Exercise:
Of the entries that follow, how many lines hold the word "volunteer"? Reply with the number only.

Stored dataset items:
==================================================

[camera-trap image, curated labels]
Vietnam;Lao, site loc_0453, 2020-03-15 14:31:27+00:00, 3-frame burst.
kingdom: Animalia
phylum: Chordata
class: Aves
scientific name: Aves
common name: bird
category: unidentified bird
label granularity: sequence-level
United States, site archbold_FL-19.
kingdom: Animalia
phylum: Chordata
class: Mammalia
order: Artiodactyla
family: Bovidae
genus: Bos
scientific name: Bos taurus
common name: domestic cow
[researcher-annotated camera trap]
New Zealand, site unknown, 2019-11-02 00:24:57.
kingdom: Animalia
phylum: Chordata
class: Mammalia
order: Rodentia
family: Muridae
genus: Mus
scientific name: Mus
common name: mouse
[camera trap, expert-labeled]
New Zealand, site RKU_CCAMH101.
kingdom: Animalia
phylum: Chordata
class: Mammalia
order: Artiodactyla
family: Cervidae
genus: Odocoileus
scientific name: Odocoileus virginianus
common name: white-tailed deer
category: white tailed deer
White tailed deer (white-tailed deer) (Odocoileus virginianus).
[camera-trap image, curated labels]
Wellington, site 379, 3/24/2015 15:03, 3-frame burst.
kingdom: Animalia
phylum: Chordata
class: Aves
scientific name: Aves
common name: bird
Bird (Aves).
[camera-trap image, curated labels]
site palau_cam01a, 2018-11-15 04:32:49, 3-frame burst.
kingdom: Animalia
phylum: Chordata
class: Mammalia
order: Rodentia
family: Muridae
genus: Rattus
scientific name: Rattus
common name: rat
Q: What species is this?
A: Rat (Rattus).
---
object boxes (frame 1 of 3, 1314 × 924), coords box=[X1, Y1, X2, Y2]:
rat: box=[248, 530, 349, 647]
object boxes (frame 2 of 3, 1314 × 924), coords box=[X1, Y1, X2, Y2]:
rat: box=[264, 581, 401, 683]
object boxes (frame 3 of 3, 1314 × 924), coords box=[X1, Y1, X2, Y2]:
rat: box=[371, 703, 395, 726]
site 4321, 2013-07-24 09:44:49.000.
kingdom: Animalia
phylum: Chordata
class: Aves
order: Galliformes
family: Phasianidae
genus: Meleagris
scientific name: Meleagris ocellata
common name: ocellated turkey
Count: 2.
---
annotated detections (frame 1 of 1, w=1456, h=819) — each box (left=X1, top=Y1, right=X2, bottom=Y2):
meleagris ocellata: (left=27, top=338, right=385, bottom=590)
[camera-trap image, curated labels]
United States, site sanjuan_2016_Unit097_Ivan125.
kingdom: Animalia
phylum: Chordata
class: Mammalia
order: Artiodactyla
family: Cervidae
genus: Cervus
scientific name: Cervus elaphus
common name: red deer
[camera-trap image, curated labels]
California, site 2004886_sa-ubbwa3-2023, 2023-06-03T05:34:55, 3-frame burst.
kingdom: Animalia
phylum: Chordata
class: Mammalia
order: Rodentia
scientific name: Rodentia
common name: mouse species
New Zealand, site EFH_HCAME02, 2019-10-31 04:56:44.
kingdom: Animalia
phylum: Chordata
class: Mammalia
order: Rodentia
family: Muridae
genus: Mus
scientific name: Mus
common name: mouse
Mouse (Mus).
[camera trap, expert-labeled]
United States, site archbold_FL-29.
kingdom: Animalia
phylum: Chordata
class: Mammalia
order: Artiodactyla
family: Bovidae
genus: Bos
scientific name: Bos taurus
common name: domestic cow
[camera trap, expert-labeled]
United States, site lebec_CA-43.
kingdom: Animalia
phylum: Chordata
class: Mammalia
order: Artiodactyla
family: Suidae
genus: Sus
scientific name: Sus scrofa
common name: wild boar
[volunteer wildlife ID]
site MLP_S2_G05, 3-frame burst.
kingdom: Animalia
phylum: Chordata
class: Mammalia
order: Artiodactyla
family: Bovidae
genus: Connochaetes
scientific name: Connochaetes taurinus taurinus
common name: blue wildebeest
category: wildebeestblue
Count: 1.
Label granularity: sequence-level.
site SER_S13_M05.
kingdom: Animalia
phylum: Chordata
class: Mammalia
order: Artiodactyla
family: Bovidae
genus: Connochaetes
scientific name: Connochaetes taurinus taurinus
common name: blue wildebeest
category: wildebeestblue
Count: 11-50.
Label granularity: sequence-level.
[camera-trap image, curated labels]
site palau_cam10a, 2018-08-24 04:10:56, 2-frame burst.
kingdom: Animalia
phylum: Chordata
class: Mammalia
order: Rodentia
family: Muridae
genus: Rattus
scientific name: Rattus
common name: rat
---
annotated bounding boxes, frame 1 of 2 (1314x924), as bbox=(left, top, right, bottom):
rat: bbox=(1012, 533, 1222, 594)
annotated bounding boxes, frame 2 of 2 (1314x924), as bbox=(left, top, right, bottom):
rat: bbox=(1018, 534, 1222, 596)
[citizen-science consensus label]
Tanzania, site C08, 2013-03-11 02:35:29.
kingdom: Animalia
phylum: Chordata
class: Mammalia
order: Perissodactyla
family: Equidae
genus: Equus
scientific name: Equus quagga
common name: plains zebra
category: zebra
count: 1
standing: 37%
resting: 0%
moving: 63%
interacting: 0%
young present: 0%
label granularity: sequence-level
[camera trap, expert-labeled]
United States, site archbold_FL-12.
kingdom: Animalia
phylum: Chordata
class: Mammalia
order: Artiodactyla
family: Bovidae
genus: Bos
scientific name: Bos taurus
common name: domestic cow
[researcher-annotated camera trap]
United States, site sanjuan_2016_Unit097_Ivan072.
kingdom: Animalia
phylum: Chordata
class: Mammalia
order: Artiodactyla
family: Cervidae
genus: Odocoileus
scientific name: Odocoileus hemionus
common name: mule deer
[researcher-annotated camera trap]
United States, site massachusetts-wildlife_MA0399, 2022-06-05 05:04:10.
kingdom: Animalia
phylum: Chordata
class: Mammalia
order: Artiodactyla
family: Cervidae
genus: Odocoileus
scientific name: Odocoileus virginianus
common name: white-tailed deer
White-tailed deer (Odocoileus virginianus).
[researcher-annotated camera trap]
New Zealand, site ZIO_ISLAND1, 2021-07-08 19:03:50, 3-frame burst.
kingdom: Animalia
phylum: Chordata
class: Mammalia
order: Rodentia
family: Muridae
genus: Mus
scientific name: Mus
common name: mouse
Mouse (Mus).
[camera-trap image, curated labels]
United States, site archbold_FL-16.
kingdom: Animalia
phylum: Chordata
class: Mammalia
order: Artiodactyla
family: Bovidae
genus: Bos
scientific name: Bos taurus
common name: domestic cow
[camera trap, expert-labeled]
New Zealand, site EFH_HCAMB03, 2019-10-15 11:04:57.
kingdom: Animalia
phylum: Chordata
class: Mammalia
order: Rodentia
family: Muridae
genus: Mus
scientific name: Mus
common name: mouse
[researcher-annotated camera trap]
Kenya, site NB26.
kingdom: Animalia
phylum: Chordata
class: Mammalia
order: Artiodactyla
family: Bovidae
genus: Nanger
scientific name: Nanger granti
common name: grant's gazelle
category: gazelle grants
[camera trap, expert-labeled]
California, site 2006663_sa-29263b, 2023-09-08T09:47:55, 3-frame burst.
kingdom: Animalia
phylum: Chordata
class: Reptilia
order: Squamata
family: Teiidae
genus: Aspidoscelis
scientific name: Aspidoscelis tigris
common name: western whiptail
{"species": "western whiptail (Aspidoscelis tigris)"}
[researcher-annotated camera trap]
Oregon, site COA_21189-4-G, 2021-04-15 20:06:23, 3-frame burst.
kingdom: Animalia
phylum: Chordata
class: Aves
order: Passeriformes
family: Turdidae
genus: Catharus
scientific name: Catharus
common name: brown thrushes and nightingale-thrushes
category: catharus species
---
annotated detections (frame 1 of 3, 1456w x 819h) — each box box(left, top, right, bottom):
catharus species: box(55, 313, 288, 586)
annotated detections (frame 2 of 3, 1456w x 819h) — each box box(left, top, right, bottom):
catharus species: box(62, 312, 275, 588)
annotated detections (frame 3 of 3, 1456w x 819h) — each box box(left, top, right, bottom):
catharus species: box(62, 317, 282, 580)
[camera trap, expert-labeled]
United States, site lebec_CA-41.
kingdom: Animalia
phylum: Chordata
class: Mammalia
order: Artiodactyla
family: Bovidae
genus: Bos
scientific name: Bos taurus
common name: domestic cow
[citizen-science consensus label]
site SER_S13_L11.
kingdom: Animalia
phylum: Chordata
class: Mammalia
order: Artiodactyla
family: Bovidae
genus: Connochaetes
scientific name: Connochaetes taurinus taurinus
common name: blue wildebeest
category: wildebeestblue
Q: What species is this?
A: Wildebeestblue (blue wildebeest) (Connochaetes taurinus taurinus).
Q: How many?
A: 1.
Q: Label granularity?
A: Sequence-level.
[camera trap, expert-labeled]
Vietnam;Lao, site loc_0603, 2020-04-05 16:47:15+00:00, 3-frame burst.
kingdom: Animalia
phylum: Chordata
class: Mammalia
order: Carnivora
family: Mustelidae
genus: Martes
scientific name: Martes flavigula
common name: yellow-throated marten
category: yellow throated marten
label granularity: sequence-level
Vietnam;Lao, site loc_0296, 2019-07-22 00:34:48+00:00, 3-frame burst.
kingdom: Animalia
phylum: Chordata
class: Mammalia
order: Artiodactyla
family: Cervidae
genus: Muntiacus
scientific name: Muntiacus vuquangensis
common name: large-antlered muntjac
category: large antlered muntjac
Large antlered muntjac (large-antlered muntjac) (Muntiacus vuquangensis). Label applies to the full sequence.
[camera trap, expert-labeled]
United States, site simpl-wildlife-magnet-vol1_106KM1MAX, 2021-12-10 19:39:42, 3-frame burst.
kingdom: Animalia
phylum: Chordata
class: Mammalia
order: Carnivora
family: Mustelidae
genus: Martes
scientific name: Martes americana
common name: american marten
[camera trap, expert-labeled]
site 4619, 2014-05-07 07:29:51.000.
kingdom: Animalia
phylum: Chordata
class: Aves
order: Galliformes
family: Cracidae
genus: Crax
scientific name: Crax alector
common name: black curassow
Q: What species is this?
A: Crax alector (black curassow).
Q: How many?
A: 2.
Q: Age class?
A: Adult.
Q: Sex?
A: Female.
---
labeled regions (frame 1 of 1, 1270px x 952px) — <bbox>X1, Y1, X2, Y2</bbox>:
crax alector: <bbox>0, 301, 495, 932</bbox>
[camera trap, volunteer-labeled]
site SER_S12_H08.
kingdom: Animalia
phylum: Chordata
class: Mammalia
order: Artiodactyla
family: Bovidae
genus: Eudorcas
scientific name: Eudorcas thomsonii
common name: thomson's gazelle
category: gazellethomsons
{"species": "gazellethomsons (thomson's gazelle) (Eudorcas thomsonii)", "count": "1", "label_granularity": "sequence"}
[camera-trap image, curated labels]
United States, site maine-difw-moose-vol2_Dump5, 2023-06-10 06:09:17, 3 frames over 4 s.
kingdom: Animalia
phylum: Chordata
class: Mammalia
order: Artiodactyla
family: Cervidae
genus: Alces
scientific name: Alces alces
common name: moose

==================================================

Result:
2